Up next: how maps are centered and oriented (“Which way is up?”), and how we tell directions on a day-to-day basis, especially since we have two different sets of four directions we tend to use (“Is that my right, or your right?”).
Chronometer picture via Wikipedia user Phantom Photographer and released under Creative Commons 3.0 Attribution-Share Alike license.
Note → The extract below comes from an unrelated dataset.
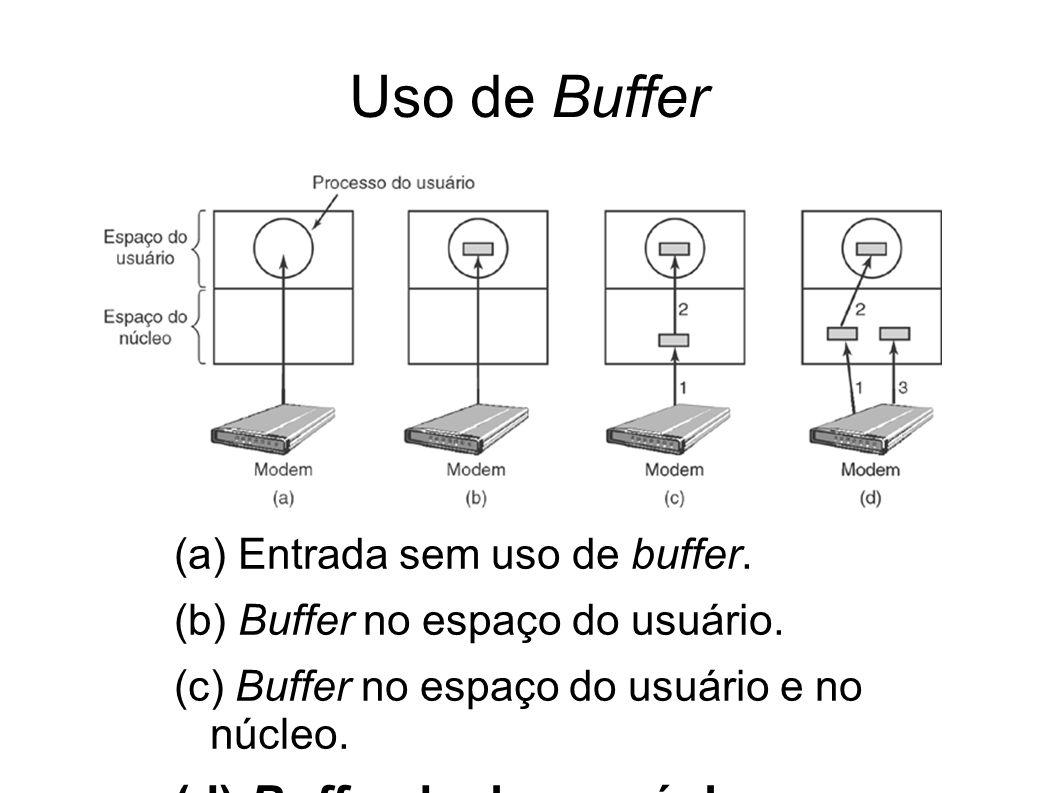 Uso de Buffer (d) Buffer duplo no núcleo.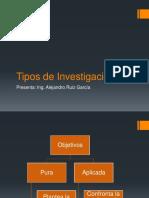 Tipos_de_Investigacion.pdf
Hugos: A Dramatic Presentation
Posted by DLThurston in Reviews on April 3, 2013
I’m not a Hugo voter. I never have been. It’s not an exclusive club by any means, one just needs to buy a Worldcon membership. Not even attend or intend to attend. Each Worldcon tends to offer a membership level for those who don’t plan on attending but want a chance to vote for the Hugo awards. You can, quite literally, buy a ballot. One of these years, when I feel I have the income to spare, I’ll become at least a voting member of Worldcon so that I may nominate and vote.
So I have no agency when it comes to nominating for the Hugos. Or the voting for the Hugos. Certainly I have no agency when it comes to how the Hugos are conducted, that process involves an open meeting at Worldcon so does require attendance. I say this before setting down to my main point: the Hugo Award for Dramatic Presentation is broken, and needs to be fixed.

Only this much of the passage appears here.